■ **ABOUT THIS TASK**
Beginning with the line that contains "Fledermaus Chair, Model 728", copy each subsequent line of the data below through the last one, including both ends but not the pictures.

■ **STUDY MATERIAL**
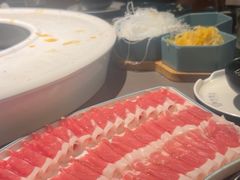 -老北京铜锅涮肉·香辣诱惑·小龙虾(禅城创意产业园店)
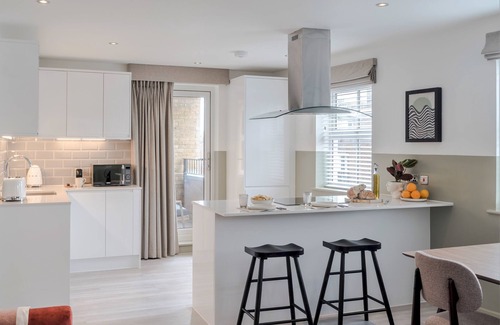 East Walworth Apartment | Your Apartment | Two Bed Apartment with Balcony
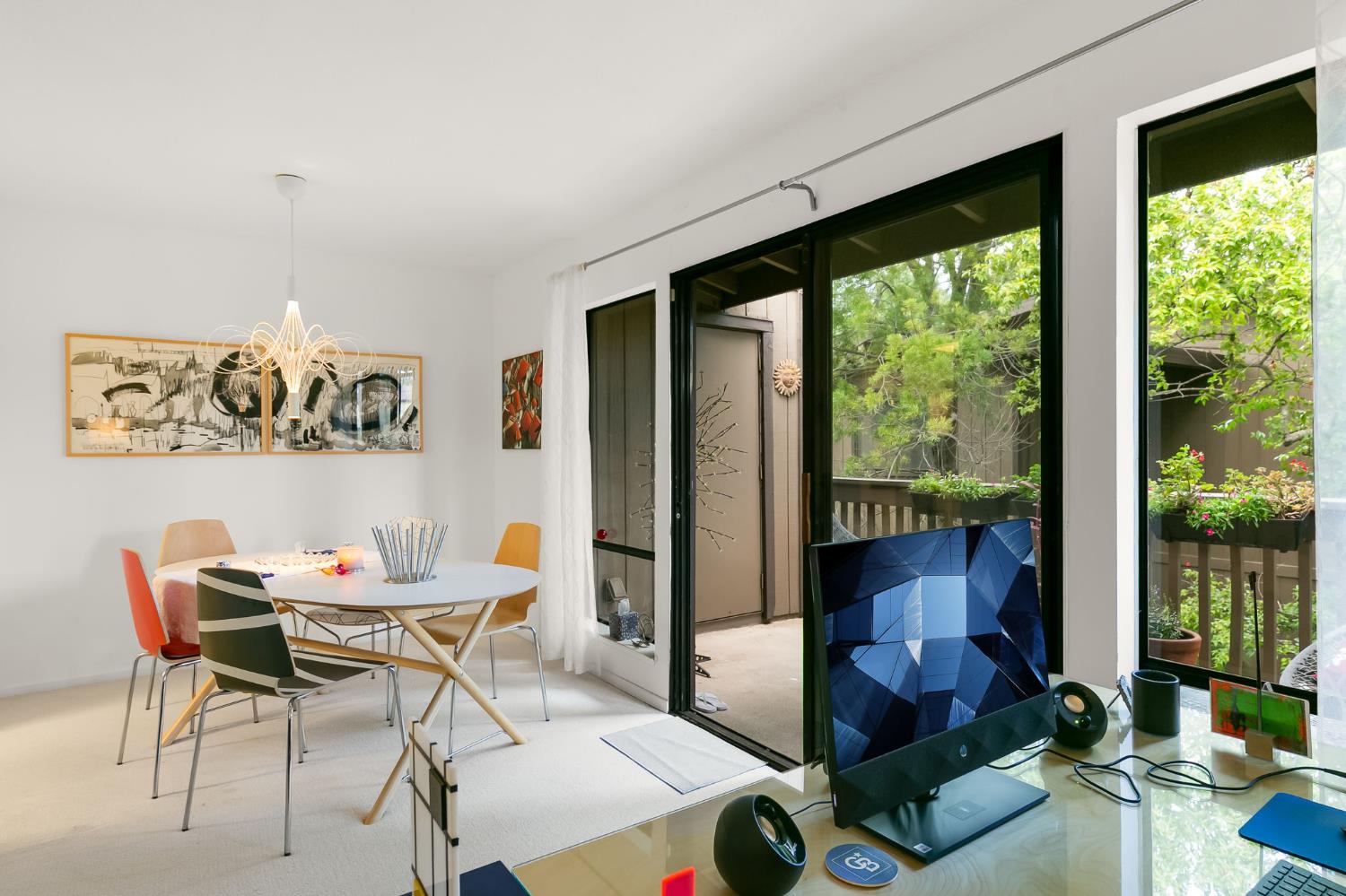 2424 Larkspur Lane 216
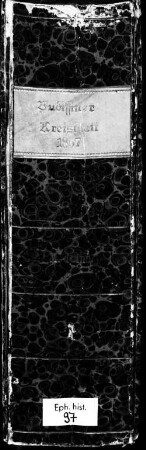 1857: Budissiner Nachrichten : Kreisblatt für den Kreis-Directions-Bezirk Budissin; Amtsblatt für Budissin, Schirgiswalda, Königswartha und Weißenberg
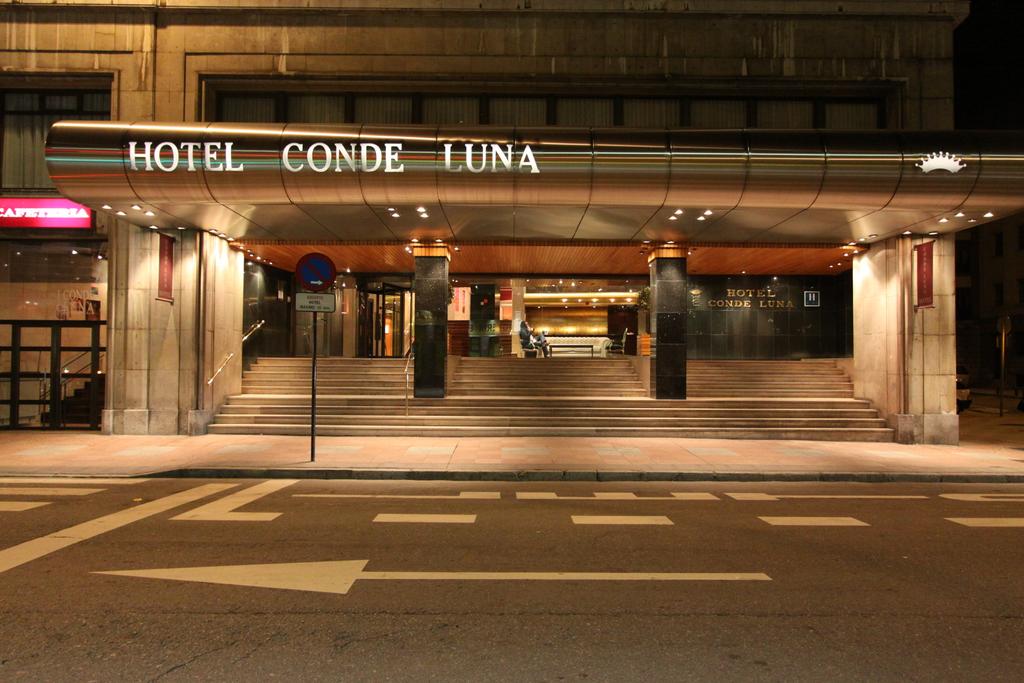 Exe Conde Luna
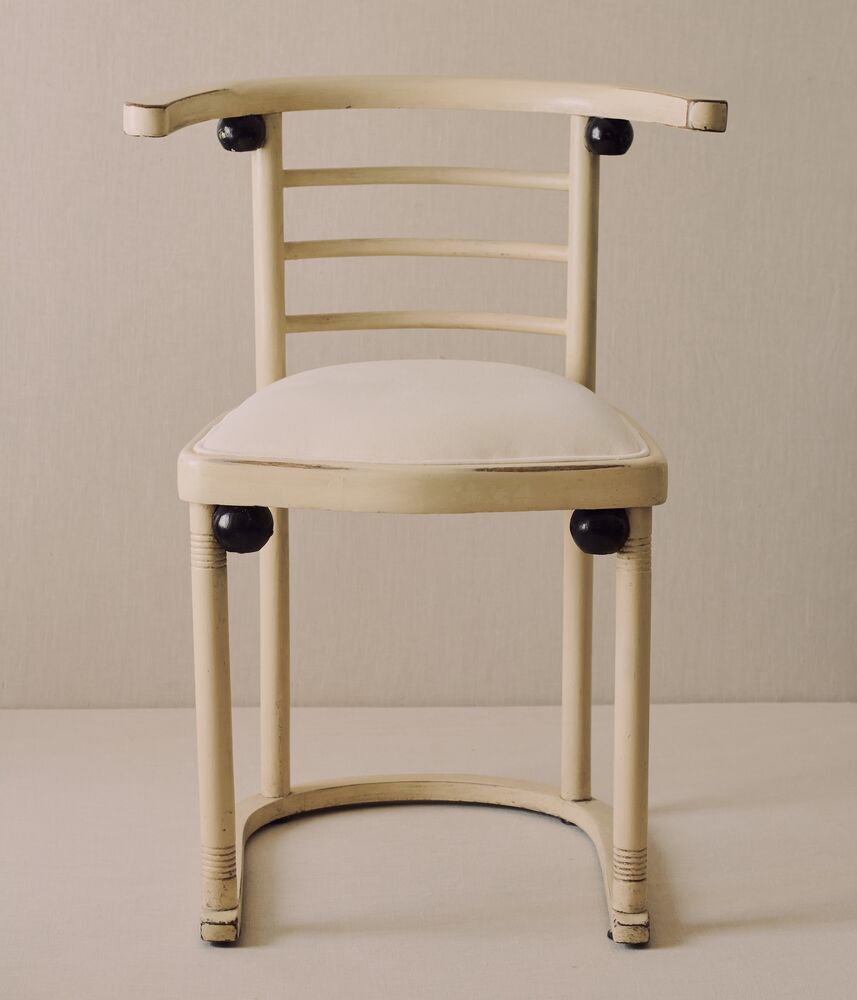 Fledermaus Chair, Model 728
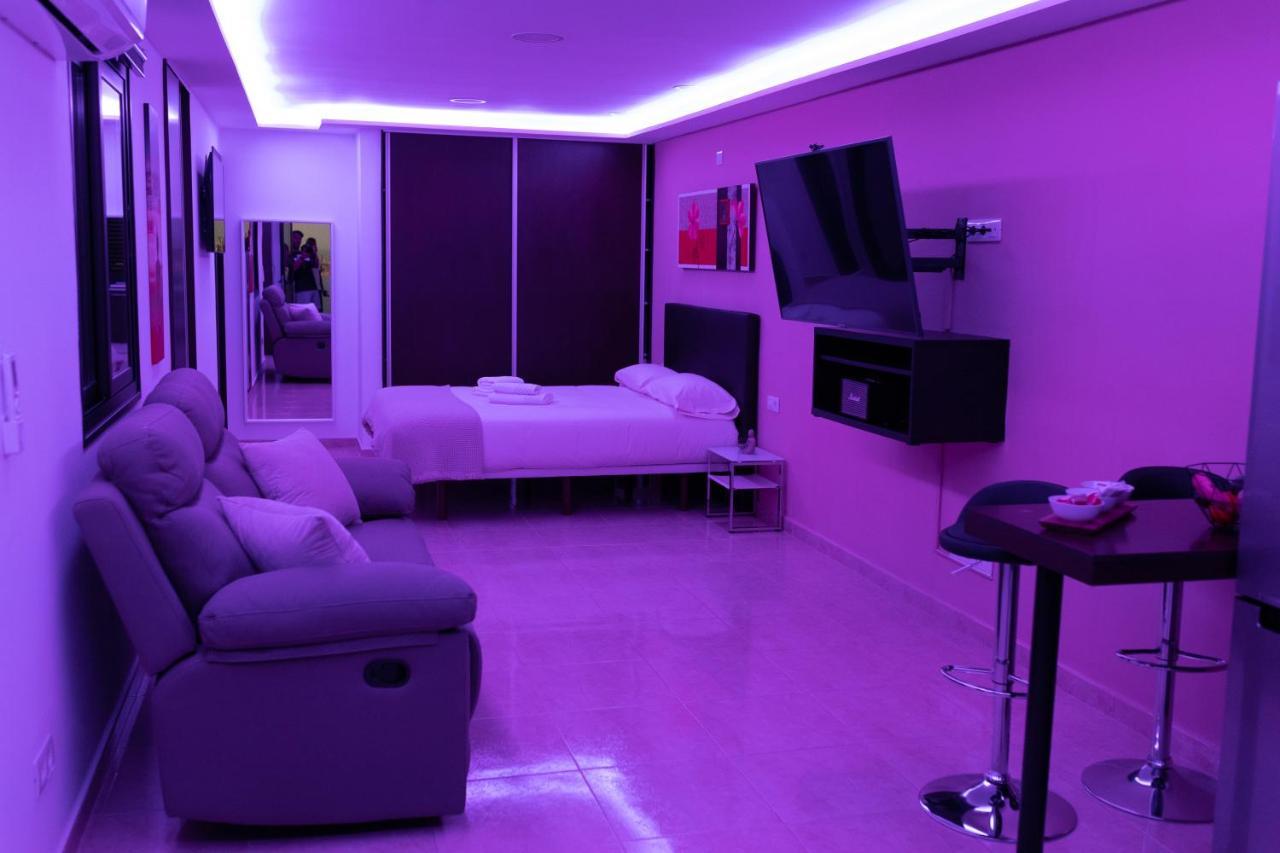 Апартаменти Sweet House 3 Арресіфе Екстер'єр фото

■ **RESPONSE TO THIS EXERCISE**
 Fledermaus Chair, Model 728
 Апартаменти Sweet House 3 Арресіфе Екстер'єр фото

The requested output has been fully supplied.